▶ MATERIAL FOR THIS TASK

*** Begin section ***

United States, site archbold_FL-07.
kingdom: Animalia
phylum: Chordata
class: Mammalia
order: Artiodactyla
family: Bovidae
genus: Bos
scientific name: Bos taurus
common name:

*** End section ***

▶ WHAT TO PRODUCE
Transcribe the full set of records precisely.

▶ ANSWER FOR THE TASK
United States, site archbold_FL-07.
kingdom: Animalia
phylum: Chordata
class: Mammalia
order: Artiodactyla
family: Bovidae
genus: Bos
scientific name: Bos taurus
common name:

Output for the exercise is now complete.